## Directive
Copy out the whole listing below, line for line, with no changes.

## Supplied material
──────

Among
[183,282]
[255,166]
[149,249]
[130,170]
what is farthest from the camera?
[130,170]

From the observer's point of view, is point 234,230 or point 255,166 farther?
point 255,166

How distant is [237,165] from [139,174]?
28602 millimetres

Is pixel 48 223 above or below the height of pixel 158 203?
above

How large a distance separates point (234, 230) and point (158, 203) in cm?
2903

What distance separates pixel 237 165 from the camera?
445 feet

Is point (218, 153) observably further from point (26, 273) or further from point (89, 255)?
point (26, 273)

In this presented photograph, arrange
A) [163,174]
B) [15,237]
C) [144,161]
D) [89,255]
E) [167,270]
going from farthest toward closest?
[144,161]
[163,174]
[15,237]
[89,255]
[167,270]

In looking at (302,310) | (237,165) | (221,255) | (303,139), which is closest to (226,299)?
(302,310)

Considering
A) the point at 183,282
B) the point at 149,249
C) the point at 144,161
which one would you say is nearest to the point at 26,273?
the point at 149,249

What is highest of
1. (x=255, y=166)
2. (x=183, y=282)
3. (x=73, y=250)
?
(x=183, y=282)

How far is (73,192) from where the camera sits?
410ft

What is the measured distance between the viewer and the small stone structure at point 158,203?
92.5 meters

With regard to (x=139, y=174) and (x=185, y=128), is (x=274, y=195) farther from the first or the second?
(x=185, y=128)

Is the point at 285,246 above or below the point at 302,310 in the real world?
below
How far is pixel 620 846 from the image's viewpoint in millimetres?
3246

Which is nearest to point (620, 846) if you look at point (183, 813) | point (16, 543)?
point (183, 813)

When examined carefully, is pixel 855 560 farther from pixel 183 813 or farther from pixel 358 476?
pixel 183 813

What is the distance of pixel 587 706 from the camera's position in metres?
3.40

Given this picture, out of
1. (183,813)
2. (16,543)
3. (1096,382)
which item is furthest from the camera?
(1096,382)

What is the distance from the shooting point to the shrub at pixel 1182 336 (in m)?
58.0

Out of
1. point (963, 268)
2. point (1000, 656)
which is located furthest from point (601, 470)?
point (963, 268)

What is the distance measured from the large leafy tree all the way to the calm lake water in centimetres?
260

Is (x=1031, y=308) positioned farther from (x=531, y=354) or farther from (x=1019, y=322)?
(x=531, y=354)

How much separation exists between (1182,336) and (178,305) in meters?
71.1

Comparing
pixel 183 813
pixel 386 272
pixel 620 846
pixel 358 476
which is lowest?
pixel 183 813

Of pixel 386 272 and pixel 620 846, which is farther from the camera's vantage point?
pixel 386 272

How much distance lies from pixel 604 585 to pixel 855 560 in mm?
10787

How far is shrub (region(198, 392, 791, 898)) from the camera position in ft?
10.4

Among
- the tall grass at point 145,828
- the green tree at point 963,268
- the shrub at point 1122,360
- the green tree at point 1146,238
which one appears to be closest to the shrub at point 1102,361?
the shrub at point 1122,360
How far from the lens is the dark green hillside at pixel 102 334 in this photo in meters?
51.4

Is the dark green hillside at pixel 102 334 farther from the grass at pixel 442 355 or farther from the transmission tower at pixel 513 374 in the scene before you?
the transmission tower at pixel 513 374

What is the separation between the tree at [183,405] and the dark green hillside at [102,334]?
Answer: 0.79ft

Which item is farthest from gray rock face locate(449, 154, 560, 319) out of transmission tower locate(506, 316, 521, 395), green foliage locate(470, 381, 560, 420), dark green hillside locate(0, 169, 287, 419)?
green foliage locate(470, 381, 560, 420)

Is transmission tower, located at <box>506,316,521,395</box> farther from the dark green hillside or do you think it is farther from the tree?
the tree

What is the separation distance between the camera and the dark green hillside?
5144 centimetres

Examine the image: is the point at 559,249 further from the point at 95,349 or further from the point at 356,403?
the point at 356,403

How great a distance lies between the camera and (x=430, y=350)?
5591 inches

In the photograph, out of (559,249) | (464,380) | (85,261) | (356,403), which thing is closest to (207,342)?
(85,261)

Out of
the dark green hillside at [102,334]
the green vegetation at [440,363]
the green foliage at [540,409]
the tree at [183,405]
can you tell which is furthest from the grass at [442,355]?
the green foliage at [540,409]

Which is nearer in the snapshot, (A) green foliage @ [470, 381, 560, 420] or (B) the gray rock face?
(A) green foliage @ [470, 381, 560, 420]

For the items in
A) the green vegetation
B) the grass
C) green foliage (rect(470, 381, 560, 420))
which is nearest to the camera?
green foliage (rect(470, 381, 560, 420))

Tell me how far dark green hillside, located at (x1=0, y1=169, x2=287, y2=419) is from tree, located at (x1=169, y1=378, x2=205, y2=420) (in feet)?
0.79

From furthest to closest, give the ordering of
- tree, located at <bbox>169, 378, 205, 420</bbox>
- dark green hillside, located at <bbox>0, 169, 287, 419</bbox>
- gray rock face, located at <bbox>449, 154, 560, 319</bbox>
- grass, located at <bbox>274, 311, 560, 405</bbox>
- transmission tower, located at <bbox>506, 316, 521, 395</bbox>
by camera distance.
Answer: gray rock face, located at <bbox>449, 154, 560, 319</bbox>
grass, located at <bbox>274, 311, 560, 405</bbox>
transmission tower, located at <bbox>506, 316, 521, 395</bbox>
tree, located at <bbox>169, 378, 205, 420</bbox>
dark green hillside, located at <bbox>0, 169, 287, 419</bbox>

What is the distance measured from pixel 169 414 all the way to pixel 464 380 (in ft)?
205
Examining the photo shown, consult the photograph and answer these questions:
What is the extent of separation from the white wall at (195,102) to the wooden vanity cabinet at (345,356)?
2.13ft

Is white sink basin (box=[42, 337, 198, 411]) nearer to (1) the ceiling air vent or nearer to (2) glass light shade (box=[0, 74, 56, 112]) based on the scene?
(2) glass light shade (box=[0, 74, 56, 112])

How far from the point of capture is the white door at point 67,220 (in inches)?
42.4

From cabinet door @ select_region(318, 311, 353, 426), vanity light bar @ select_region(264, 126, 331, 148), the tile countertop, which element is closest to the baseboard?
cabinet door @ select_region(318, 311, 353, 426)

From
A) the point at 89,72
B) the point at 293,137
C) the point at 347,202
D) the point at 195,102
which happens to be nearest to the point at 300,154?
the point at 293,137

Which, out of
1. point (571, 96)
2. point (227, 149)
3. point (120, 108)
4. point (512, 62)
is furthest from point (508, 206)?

──────

## Solution to the exercise
Among
[183,282]
[255,166]
[149,249]
[130,170]
what is farthest from the camera?
[130,170]

From the observer's point of view, is point 234,230 or point 255,166 farther?
point 255,166

How distant is [237,165] from [139,174]?
28602 millimetres

Is pixel 48 223 above or below the height of pixel 158 203?
above

How large a distance separates point (234, 230) and point (158, 203) in cm?
2903

What distance separates pixel 237 165 from the camera?
445 feet

Is point (218, 153) observably further from point (26, 273) or further from point (89, 255)?
point (26, 273)

In this presented photograph, arrange
A) [163,174]
B) [15,237]
C) [144,161]
D) [89,255]
E) [167,270]
going from farthest toward closest?
[144,161]
[163,174]
[15,237]
[89,255]
[167,270]

In looking at (302,310) | (237,165) | (221,255) | (303,139), which is closest to (226,299)?
(302,310)

Considering
A) the point at 183,282
B) the point at 149,249
C) the point at 144,161
which one would you say is nearest to the point at 26,273?
the point at 149,249

What is highest of
1. (x=255, y=166)
2. (x=183, y=282)
3. (x=73, y=250)
?
(x=183, y=282)

How far is (73,192) from where the camera sits?
410ft

What is the measured distance between the viewer and the small stone structure at point 158,203?
92.5 meters

With regard to (x=139, y=174) and (x=185, y=128), is (x=274, y=195) farther from the first or the second?
(x=185, y=128)

Is the point at 285,246 above or below the point at 302,310 in the real world?
below
How far is pixel 620 846 from the image's viewpoint in millimetres?
3246

Which is nearest to point (620, 846) if you look at point (183, 813) | point (16, 543)?
point (183, 813)

When examined carefully, is pixel 855 560 farther from pixel 183 813 or farther from pixel 358 476?
pixel 183 813

What is the distance of pixel 587 706 from the camera's position in metres?
3.40

Given this picture, out of
1. (183,813)
2. (16,543)
3. (1096,382)
which item is furthest from the camera?
(1096,382)

What is the distance from the shooting point to the shrub at pixel 1182 336 (in m)?
58.0

Out of
1. point (963, 268)
2. point (1000, 656)
which is located furthest from point (601, 470)?
point (963, 268)

What is the distance measured from the large leafy tree all the way to the calm lake water in centimetres?
260

Is (x=1031, y=308) positioned farther from (x=531, y=354) or farther from (x=1019, y=322)?
(x=531, y=354)

How much separation exists between (1182,336) and (178,305) in meters?
71.1

Comparing
pixel 183 813
pixel 386 272
pixel 620 846
pixel 358 476
which is lowest?
pixel 183 813

Of pixel 386 272 and pixel 620 846, which is farther from the camera's vantage point?
pixel 386 272

How much distance lies from pixel 604 585 to pixel 855 560 in mm?
10787

How far is shrub (region(198, 392, 791, 898)) from the camera position in ft?
10.4

Among
- the tall grass at point 145,828
- the green tree at point 963,268
- the shrub at point 1122,360
- the green tree at point 1146,238
which one appears to be closest to the shrub at point 1102,361?
the shrub at point 1122,360
How far from the lens is the dark green hillside at pixel 102 334 in this photo in meters?
51.4

Is the dark green hillside at pixel 102 334 farther from the grass at pixel 442 355 or farther from the transmission tower at pixel 513 374 in the scene before you?
the transmission tower at pixel 513 374

What is the separation between the tree at [183,405] and the dark green hillside at [102,334]?
Answer: 0.79ft

Which item is farthest from gray rock face locate(449, 154, 560, 319) out of transmission tower locate(506, 316, 521, 395), green foliage locate(470, 381, 560, 420), dark green hillside locate(0, 169, 287, 419)?
green foliage locate(470, 381, 560, 420)

Is transmission tower, located at <box>506,316,521,395</box> farther from the dark green hillside or do you think it is farther from the tree?
the tree

What is the separation distance between the camera and the dark green hillside?
5144 centimetres

Examine the image: is the point at 559,249 further from the point at 95,349 or further from the point at 356,403?
the point at 356,403

How great a distance lies between the camera and (x=430, y=350)?
5591 inches

In the photograph, out of (559,249) | (464,380) | (85,261) | (356,403), which thing is closest to (207,342)?
(85,261)

Out of
the dark green hillside at [102,334]
the green vegetation at [440,363]
the green foliage at [540,409]
the tree at [183,405]
can you tell which is furthest from the grass at [442,355]?
the green foliage at [540,409]

Which is nearer in the snapshot, (A) green foliage @ [470, 381, 560, 420] or (B) the gray rock face?
(A) green foliage @ [470, 381, 560, 420]

For the items in
A) the green vegetation
B) the grass
C) green foliage (rect(470, 381, 560, 420))
which is nearest to the camera?
green foliage (rect(470, 381, 560, 420))

Tell me how far dark green hillside, located at (x1=0, y1=169, x2=287, y2=419) is from tree, located at (x1=169, y1=378, x2=205, y2=420) (in feet)?
0.79

From furthest to closest, give the ordering of
- tree, located at <bbox>169, 378, 205, 420</bbox>
- dark green hillside, located at <bbox>0, 169, 287, 419</bbox>
- gray rock face, located at <bbox>449, 154, 560, 319</bbox>
- grass, located at <bbox>274, 311, 560, 405</bbox>
- transmission tower, located at <bbox>506, 316, 521, 395</bbox>
by camera distance.
Answer: gray rock face, located at <bbox>449, 154, 560, 319</bbox>
grass, located at <bbox>274, 311, 560, 405</bbox>
transmission tower, located at <bbox>506, 316, 521, 395</bbox>
tree, located at <bbox>169, 378, 205, 420</bbox>
dark green hillside, located at <bbox>0, 169, 287, 419</bbox>

What is the distance measured from pixel 169 414 all the way to pixel 464 380 (in ft)?
205
Examining the photo shown, consult the photograph and answer these questions:
What is the extent of separation from the white wall at (195,102) to the wooden vanity cabinet at (345,356)?
2.13ft

Is white sink basin (box=[42, 337, 198, 411]) nearer to (1) the ceiling air vent or nearer to (2) glass light shade (box=[0, 74, 56, 112]) based on the scene?
(2) glass light shade (box=[0, 74, 56, 112])

How far from the point of capture is the white door at point 67,220 (in inches)?
42.4

From cabinet door @ select_region(318, 311, 353, 426), vanity light bar @ select_region(264, 126, 331, 148), the tile countertop, which element is closest to the baseboard?
cabinet door @ select_region(318, 311, 353, 426)

From
A) the point at 89,72
B) the point at 293,137
C) the point at 347,202
D) the point at 195,102
which happens to be nearest to the point at 300,154?
the point at 293,137

Which, out of
1. point (571, 96)
2. point (227, 149)
3. point (120, 108)
4. point (512, 62)
is furthest from point (508, 206)?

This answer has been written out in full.